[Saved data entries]
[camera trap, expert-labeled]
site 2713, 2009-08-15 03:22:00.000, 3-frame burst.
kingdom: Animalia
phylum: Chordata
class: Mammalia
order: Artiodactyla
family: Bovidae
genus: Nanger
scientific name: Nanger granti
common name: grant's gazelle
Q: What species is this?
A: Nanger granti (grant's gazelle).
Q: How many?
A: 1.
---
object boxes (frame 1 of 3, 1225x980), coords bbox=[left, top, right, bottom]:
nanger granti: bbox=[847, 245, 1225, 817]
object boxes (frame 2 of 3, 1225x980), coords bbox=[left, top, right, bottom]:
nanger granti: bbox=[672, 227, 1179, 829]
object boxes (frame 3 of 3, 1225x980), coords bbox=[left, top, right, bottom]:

→ **WHAT YOU SHOULD DO**
Down to the last character, restate every record.

→ **SOLUTION TO THE EXERCISE**
[camera trap, expert-labeled]
site 2713, 2009-08-15 03:22:00.000, 3-frame burst.
kingdom: Animalia
phylum: Chordata
class: Mammalia
order: Artiodactyla
family: Bovidae
genus: Nanger
scientific name: Nanger granti
common name: grant's gazelle
Q: What species is this?
A: Nanger granti (grant's gazelle).
Q: How many?
A: 1.
---
object boxes (frame 1 of 3, 1225x980), coords bbox=[left, top, right, bottom]:
nanger granti: bbox=[847, 245, 1225, 817]
object boxes (frame 2 of 3, 1225x980), coords bbox=[left, top, right, bottom]:
nanger granti: bbox=[672, 227, 1179, 829]
object boxes (frame 3 of 3, 1225x980), coords bbox=[left, top, right, bottom]:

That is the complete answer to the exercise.